Although a normal distribution will be obtained from the majority of studies (and the natural variables), the information gathered on previous projects will sometimes show a duration for the tasks that will better suited to **lognormal distribution**.

In these cases, the distribution curve is characterized by showing Gaussian behavior for the low values while showing logarithmic behavior for higher values. This means there are work groups that show abnormally high completion times.

In these cases, there is no sense in calculating average values or typical deviations that include all the projects. The projects that show abnormally high completion times should be excluded. Those projects that “do not follow the norm” should also be studied, but in a different way. We should focus ourselves on finding **external factors that affected their completion**, about which we should also be aware.

Another possibility is that **the scope of these projects was much greater** than the other projects we are studying. If all the projects analyzed have a local scope and one of them has an international scope, it is likely that the latter required a much greater completion time.

It would be more appropriate to perform a parametric approximation for such cases.

## Parametric estimation:

This estimation technique is very similar to estimation by analogy but, in this case, **there are no previous projects with a scope similar** to that which we wish to undertake. The solution is to use **correction factors that consider the magnitude of the project**. Linear regression is the mathematical technique adopted to do this.

For example, if a project was undertaken at a national scale in countries with a small population and a large population without there having been any countries with an average population (the scope of the project we wish to undertake), one estimate should be made for the projects completed in small countries and another for those completed in large countries. Subsequently, a correction factor should be calculated based on the number of inhabitants. Hence, a process of **interpolation** will enable calculation of the time needed to complete a project in an intermediate-sized country.

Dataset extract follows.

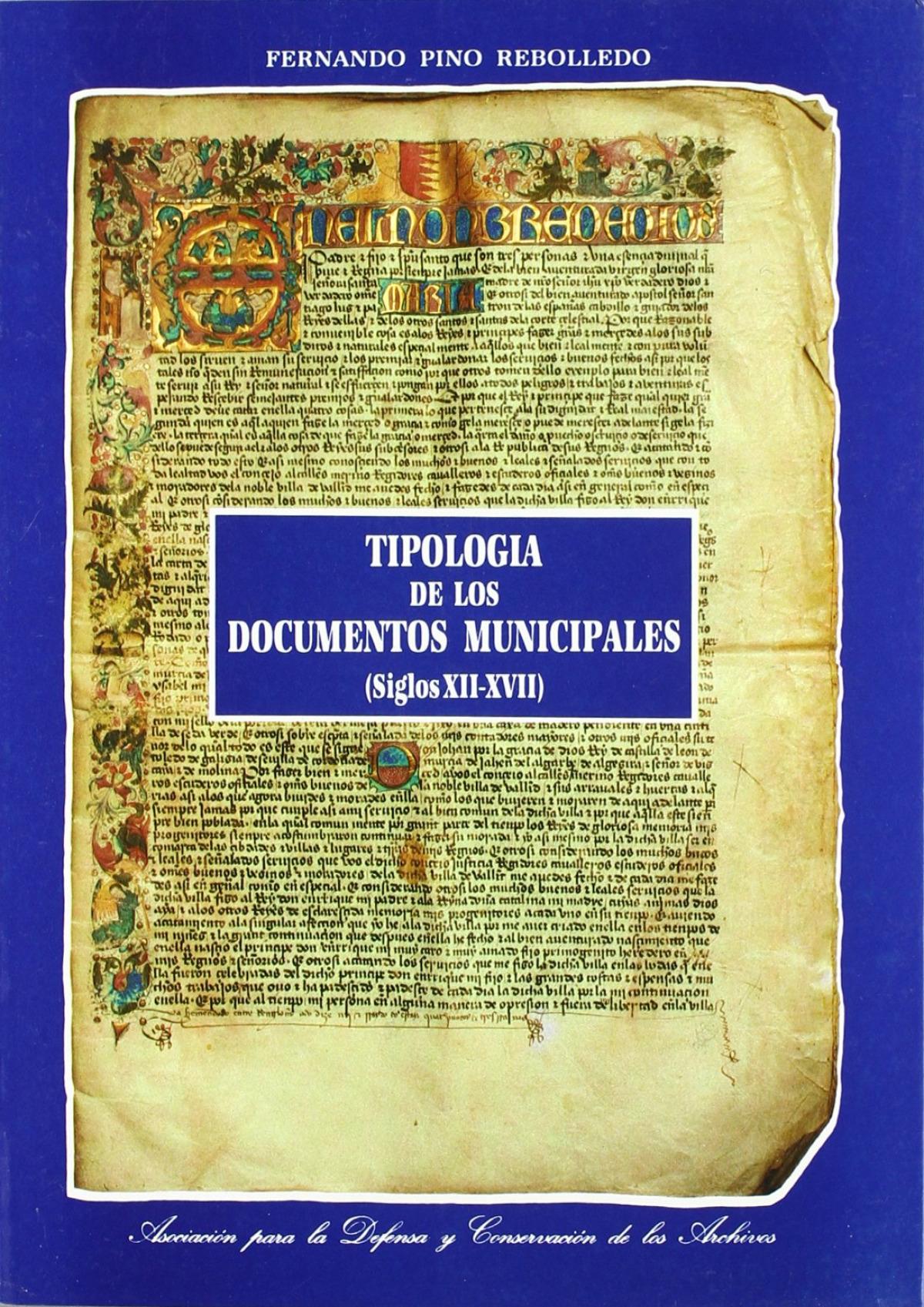 Tipologia De Los Documentos Municipales (siglos Xii-xvii) 9788477622284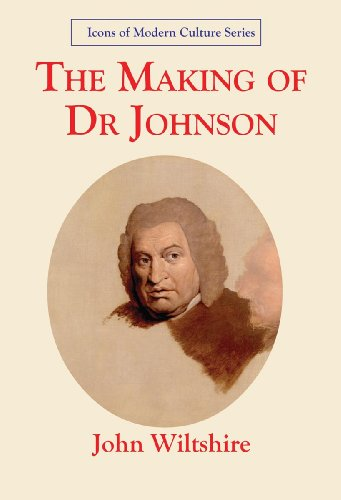 The Making of Dr Johnson: Icon of: Wiltshire, John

The **learning curve** is another factor that should be taken into consideration. If a project needs to be completed repeatedly, it is obvious that it will be completed faster the more times it is completed. With this in mind, if all the data we extract are taken from experienced work groups, the estimation we obtain will not be realistic. It will be necessary to include correction factors that consider the number of repetitions and the learning curve.

## Estimation by expert criteria:

This is the least recommended method but **is sometimes the only one available** (for example when there are no historical data or great disparity among them). It should also be taken into consideration that, although the other techniques explained above are mathematical, human intervention is still required to decide on the previous projects to be included in the study and the mathematical model to be applied. Hence, **any type of study conducted by experts will imply a certain guarantee**.

One way to improve this estimation is to use **various experts independently**. An **average can be taken from the results** proposed by each expert and a more overall and less biased view can thus be obtained from the particular criteria of each one.

Another way to improve the estimate produced from this method is that known as **three-point estimation**. In these cases, experts are asked to produce an **average estimate, a pessimistic estimate and an optimistic estimate**. An **average result** is subsequently taken from these three estimates.

As is the case with any system, this one also has its faults. The pessimistic and optimistic estimates might consider **external risks**, which should not be included in the task duration estimate. It will therefore be down to the project manager to clarify or reach decisions on these points and enable a more precise estimation to be generated. In any case, as explained above, these latter methods are fundamentally based on human criteria and therefore more subject to error than other methods based on mathematical analysis.